South-eastern Australia

25th September - 17th October 2010

Great Otways National Park, Victoria

The Twelve Apostles

The Great Otways National Park is best known for its dramatic coastal scenery.  The most famous of its many landmarks is the Twelve Apostles, named after the 12 sandstone columns that were present at the time of its discovery.  The continuing natural process of erosion has caused the collapse of several of the columns in recent years, diminishing its grandeur to some extent but it is still a spectacularly beautiful place.

Looking east from the Twelve Apostles viewpoint

The principle reason for me visiting the Otways, however, was the opportunity to join an evening kayak trip on the beautiful Lake Elizabeth in the hope of photographing Duck-billed Platypus. 

Lake Elizabeth

The 3 hour paddle around the small lake is organised by Bruce Jackson of Otway Eco Tours and is well worth the money if you want an almost guaranteed chance of seeing Platypus at close range.   Photographing them is not easy, however, since the Platypus is a crepuscular animal and is most active at dawn and dusk.  By the time they start swimming around in the evening the light is beginning to fade and getting a sufficient shutter speed to obtain sharp photos when handholding from the unstable platform of the canoe is a major problem even when using a high ISO setting.
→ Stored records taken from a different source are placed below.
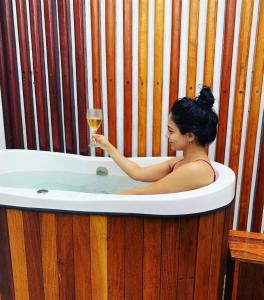 卡莫辛Meditarranee Residence的浴缸里拿着一杯葡萄酒的女人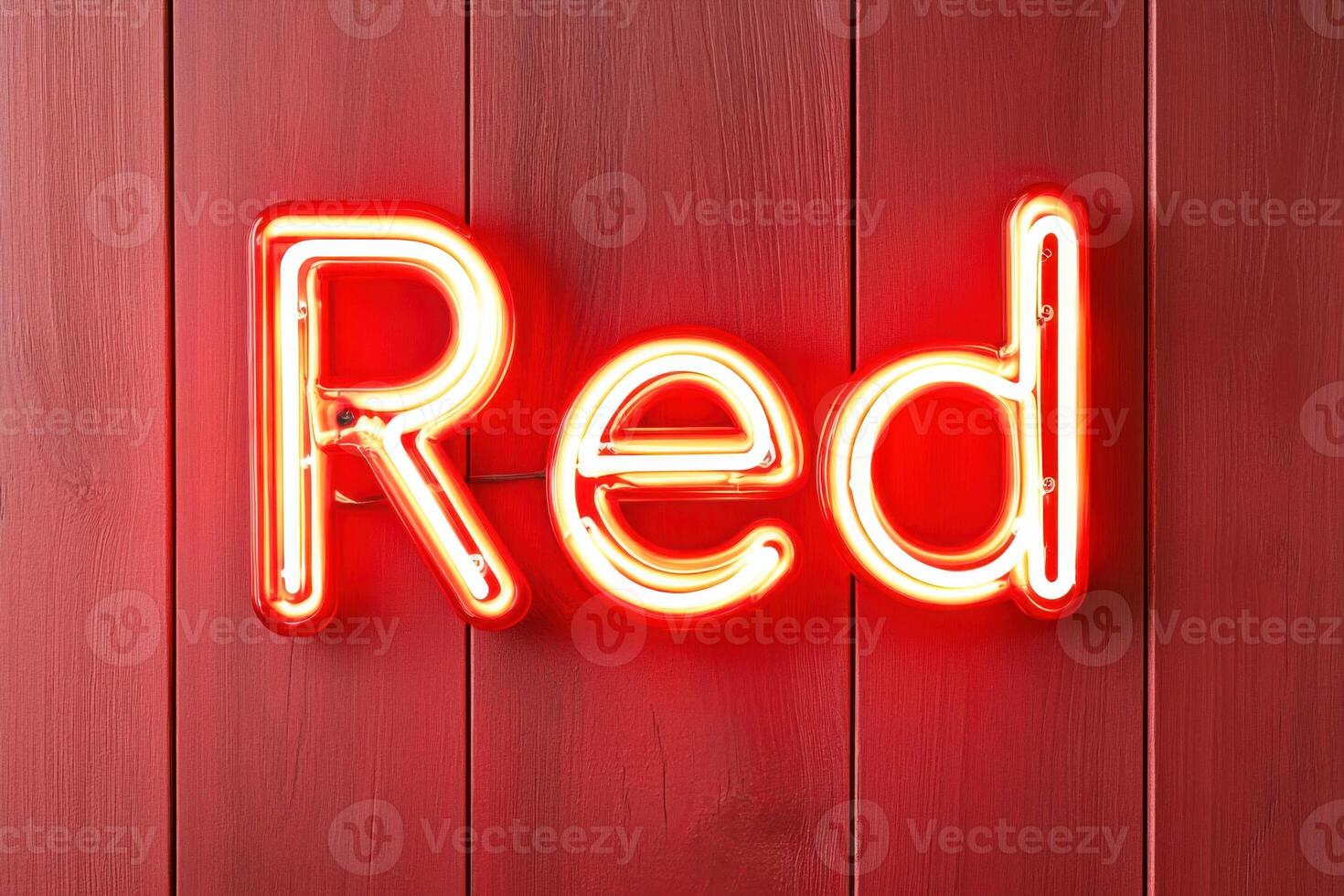 Bright red neon sign glowing vibrantly against a deep red wall creates an eye-catching visual element in an urban setting during the night photo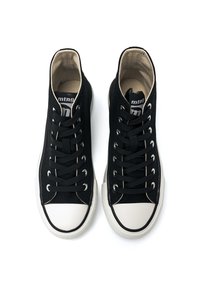 Zapatillas negras de caña alta, hechas de lona, con cordones negros, puntera de goma blanca y suela texturizada. Presenta costuras en contraste y un logo.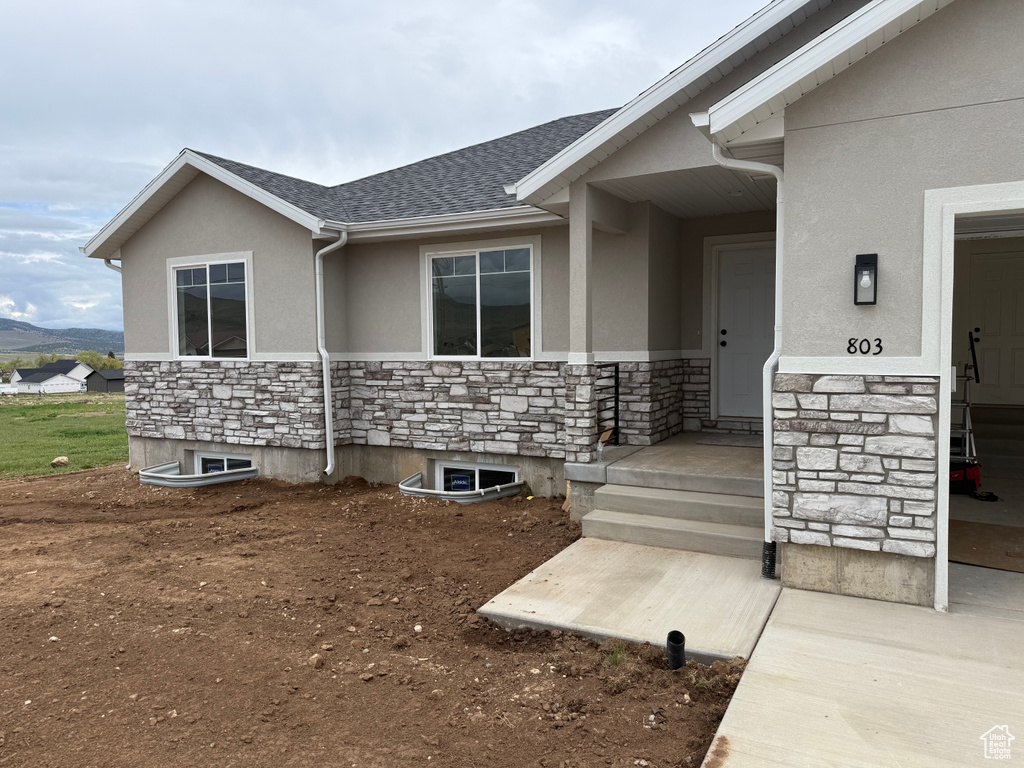 View of exterior entry featuring stone siding, stucco siding, and roof with shingles
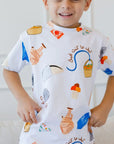 A smiling boy showing off our Lebanon T-Shirt, featuring playful prints of Lebanese icons like Man2ouche and Bonjus.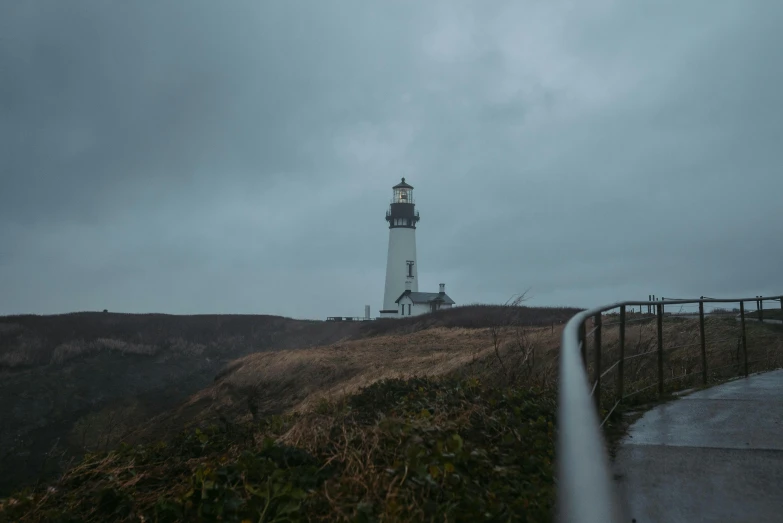 a pathway to a lighthouse on a stormy day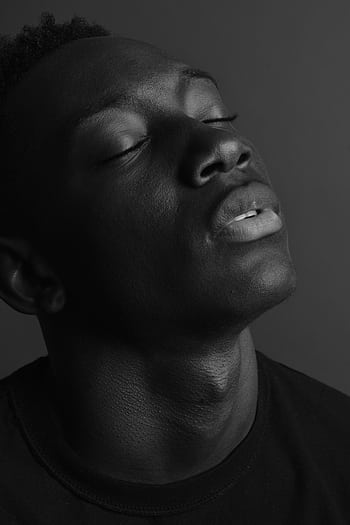 Emotive black and white portrait of a young man, eyes closed, in a studio setting. HD phone wallpaper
Duck-billed Platypus (Ornithorhynchus anatinus)

I stayed at the campsite at Kennett River for the 3 nights I was in the Otways, and the area around the campsite is an excellent place for seeing a good range of wildlife.  Koalas are particularly common in the forests around the campsite with many present at very close range in the campsite itself. 

Koala (Phascolarctos cinereus)

King Parrots are also common in the campsite.




Australian King Parrot (Alisterus scapularis)

male Australian King Parrot (Alisterus scapularis)

The parrots are also very tame here, as the sale of bird seed at the camp shop encourages people to feed them.

female Australian King Parrot (Alisterus scapularis)

Laughing Kookaburra (Dacelo novaeguineae)

immature Crimson Rosella (Platycercus elegans)

A small flooded area next to the campsite was home to a few families of Pacific and Maned Ducks busily rearing their chicks.

Pacific Black Duck (Anas superciliosa) duckling

Pacific Black Duck (Anas superciliosa)

Pacific Black Duck (Anas superciliosa)

A White-faced Heron was also attracted to the flooded area...


White-faced Heron (Egretta novaehollandiae)

Eastern Yellow Robin (Eopsaltria australis)

Behind the campsite, the unsealed Grey River Road winds its way up the hillside and I found this to be a good place to go for a walk in the mornings and evenings.  The birdlife in the roadside scrub and woodland was quite varied and there were numerous photographic opportunities.

Eastern Yellow Robin (Eopsaltria australis)

Eastern Yellow Robins were quite common and very confiding at times. 

Rufous Bristlebird (Dasyornis broadbenti)

Rufous Bristlebirds were also fairly common along the roadside. From all I have read, this is normally a very shy, skulking species that is difficult to see, so I was very pleased to have got such good views.

Grey Shrike-thrush (Colluricincla harmonica)

Grey Shrike-thrush is another skulker that is more often heard than seen.  Oddly, I don't even remember seeing this bird and it was a bit of a surprise when I came across this photo after downloading them to my computer.

Superb Fairy-wren (Malurus cyaneus)

Superb Fairy-wren and Grey Fantails were two of my favourite birds from southeast Australia.  They have such a lot of character and like many small birds are constantly fidgeting and rarely stay still for more than a couple of seconds.  The fantails take this to an extreme and even when staying on the same perch they are in constant motion, fanning their tail and flicking their wings.  Of course, this can make it a bit frustrating when you are trying to photograph them, but it all adds to the challenge!